Cette caste  de vautours  reste  la classe  dominante – au sein de laquelle  l’inimitable  chef de gang clanique  et  son gotha de  thuriféraires mortifères, tous alignés – détiennent  par devers   tous les leviers du pouvoir   politique, financier et économique,  monopolisent  tous  les médias  d’état  et privés,  ont   une  emprise directe  sur la majorité absolue  des sénégalais, apparentés  somnolents, désorganisés, abdiquent, soit par consentement réactionnaire,  soit   par manque d’informations,  face aux tirs groupés  de  la délinquance   étatique ethnique, abusent  dangereusement  de la force publique,  interposée,  qui  s’apparente en auxiliaires de service, dociles.

 C’est bien  cela  le constat,  ou le rituel  maléfique,  qui  explique l’éternel  climat délétère permanent en continu.

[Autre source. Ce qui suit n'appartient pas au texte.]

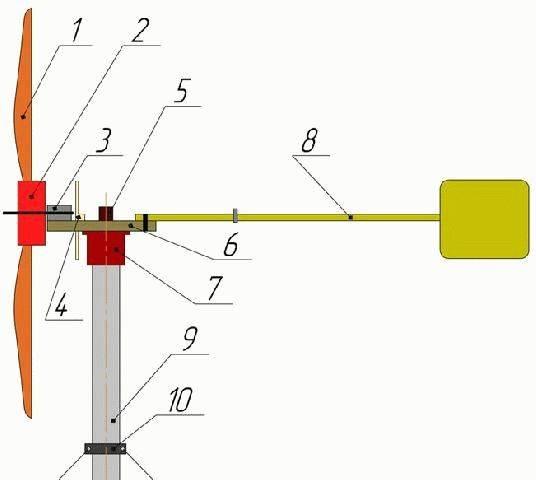 Ветрогенератор своими руками: 90 фото и видео мастер-класс как построить эффективный ветряк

En d’autre terme,  il faudrait  impérativement  que nous arrivions dans les délais impartis  à  extirper le mal endémique, et  renverser  le rapport de force  en faveur  de la majorité écrasante,  pour que nous puisions opérer une rupture dans le sens des progrès et vaincre les forces du mal, à l’instar des pays libres, souverains et indépendants, qui ont  réglé le compte de leurs traites à la place publique, et qui  ont bien compris que le sous développement  n’est pas  une fatalité, mais une question de volonté politique, de salubrité  et de courage.

Ceux qui veulent nous ramener à la pierre taillée  et nous considèrent  comme étant  leurs  esclaves  de droit divin et  par  des dictateurs interposés de la sarabande, n’ont pas de  richesses naturelles chez eux, possèdent   des outils de domination.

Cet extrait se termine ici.